■ **EXERCISE**:
Reproduce word for word the lines of the records that start at the line containing "What is the spacing" and run through the end of the records, including both ends.

■ **INFORMATION SHOWN**:

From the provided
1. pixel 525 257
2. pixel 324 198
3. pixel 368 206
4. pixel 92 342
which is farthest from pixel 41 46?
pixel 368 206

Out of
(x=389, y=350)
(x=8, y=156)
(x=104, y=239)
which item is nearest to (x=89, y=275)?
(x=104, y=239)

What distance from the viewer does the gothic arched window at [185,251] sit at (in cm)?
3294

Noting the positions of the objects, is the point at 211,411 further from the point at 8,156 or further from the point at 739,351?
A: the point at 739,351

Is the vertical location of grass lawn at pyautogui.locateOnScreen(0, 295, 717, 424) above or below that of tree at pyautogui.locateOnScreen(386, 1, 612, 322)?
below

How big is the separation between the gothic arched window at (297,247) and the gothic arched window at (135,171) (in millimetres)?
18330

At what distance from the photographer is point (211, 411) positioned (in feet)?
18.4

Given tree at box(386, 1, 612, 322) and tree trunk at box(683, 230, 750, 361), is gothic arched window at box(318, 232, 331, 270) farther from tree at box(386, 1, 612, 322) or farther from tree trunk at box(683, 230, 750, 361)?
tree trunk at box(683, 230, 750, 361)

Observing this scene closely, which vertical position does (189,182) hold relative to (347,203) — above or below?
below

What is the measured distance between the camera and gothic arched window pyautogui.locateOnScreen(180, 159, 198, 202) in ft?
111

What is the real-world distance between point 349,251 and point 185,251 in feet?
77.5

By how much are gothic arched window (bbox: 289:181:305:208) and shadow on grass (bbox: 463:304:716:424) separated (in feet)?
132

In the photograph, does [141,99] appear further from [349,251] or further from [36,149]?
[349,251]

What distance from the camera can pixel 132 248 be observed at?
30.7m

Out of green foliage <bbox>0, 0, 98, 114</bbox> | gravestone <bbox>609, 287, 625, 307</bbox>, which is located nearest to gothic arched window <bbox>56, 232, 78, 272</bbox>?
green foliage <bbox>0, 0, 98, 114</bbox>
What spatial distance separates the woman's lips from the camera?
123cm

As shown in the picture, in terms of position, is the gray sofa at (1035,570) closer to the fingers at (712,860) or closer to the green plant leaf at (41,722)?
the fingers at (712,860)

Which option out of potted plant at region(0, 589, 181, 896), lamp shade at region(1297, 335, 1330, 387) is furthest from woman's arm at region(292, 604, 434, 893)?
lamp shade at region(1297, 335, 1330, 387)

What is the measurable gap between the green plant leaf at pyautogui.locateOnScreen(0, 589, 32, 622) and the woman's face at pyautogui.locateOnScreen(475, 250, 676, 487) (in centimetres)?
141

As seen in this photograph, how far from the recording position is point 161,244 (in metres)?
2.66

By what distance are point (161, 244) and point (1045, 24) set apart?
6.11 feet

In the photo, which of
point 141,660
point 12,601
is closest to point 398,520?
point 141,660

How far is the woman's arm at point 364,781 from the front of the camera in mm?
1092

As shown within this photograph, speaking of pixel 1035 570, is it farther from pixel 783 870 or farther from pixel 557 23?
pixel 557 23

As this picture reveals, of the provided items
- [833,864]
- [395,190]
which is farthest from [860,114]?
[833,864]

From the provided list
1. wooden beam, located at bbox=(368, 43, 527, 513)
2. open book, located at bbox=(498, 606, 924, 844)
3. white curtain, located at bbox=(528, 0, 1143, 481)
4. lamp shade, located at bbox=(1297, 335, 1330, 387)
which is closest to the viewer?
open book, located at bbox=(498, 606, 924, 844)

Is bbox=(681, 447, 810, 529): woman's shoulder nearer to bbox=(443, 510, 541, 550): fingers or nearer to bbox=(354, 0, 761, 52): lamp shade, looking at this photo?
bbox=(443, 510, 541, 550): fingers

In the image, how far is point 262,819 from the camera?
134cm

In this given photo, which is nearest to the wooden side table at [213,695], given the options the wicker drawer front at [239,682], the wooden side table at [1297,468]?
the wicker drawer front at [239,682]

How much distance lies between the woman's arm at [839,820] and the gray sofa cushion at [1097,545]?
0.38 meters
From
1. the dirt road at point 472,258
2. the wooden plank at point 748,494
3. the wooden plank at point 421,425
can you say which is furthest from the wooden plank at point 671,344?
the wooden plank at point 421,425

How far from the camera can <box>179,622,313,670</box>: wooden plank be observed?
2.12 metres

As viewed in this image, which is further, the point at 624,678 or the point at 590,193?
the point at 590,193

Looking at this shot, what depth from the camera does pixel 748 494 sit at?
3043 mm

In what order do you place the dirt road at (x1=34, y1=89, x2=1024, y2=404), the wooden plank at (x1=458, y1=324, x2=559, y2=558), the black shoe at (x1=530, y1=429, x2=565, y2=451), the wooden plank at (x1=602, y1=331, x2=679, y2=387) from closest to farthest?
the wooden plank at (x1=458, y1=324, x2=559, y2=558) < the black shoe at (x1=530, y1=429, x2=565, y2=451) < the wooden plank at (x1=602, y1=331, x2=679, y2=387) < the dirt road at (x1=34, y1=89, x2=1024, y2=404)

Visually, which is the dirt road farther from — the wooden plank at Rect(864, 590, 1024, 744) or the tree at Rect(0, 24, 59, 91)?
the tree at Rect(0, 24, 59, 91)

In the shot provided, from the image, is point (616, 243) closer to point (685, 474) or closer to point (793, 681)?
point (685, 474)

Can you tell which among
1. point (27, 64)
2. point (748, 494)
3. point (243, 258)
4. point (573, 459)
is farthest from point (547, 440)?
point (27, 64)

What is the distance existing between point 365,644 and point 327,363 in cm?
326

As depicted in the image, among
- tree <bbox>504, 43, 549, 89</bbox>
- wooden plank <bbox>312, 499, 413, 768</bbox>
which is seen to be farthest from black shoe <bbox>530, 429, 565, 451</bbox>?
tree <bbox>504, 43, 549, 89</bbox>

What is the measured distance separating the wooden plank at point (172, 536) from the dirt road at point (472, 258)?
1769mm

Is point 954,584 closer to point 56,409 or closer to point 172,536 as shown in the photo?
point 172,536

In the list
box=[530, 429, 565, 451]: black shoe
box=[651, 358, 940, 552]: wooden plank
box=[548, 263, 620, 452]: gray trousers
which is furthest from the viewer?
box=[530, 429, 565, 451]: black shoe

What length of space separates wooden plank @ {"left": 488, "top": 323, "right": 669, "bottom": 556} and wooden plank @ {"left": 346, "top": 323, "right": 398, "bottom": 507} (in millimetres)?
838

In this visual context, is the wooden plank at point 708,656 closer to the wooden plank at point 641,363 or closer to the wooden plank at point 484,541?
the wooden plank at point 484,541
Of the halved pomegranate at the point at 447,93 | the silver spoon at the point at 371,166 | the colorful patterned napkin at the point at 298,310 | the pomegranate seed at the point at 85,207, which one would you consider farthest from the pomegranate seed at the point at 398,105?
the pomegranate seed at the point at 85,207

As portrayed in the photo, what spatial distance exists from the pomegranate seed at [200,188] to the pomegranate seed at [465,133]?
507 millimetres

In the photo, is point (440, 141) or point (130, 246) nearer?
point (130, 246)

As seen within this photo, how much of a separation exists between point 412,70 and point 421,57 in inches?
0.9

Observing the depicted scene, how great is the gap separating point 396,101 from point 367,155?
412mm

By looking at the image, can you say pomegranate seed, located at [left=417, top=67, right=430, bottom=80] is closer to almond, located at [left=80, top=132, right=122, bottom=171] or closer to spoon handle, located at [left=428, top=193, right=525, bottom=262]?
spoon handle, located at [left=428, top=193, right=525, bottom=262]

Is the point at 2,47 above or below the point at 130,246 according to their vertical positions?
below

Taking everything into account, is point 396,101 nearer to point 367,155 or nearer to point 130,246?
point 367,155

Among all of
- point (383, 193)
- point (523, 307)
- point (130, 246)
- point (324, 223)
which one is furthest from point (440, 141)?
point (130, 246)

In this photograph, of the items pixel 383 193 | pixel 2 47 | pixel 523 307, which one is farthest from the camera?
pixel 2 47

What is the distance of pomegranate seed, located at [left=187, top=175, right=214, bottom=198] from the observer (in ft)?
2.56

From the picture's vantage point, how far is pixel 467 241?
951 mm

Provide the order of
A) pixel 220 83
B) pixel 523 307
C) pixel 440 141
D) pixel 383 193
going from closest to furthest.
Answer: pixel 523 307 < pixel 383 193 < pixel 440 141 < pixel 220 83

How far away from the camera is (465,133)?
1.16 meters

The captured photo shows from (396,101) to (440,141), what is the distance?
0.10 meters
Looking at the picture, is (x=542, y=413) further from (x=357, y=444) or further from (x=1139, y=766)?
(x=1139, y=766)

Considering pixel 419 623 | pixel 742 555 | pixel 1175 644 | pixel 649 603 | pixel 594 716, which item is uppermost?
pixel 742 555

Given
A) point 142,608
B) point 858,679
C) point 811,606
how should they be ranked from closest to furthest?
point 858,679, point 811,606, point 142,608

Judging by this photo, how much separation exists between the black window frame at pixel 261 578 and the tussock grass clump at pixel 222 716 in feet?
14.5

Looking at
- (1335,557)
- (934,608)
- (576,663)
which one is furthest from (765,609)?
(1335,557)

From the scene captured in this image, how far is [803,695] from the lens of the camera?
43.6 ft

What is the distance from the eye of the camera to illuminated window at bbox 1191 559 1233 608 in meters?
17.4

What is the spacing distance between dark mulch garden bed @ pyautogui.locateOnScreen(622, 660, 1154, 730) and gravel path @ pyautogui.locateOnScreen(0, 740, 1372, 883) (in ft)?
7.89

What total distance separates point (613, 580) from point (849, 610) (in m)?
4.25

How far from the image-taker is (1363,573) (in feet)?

■ **EXPECTED ANSWER**:
What is the spacing distance between dark mulch garden bed @ pyautogui.locateOnScreen(622, 660, 1154, 730) and gravel path @ pyautogui.locateOnScreen(0, 740, 1372, 883) (in ft)?
7.89

What total distance separates point (613, 580) from point (849, 610) (in m)?
4.25

How far from the image-taker is (1363,573) (in feet)?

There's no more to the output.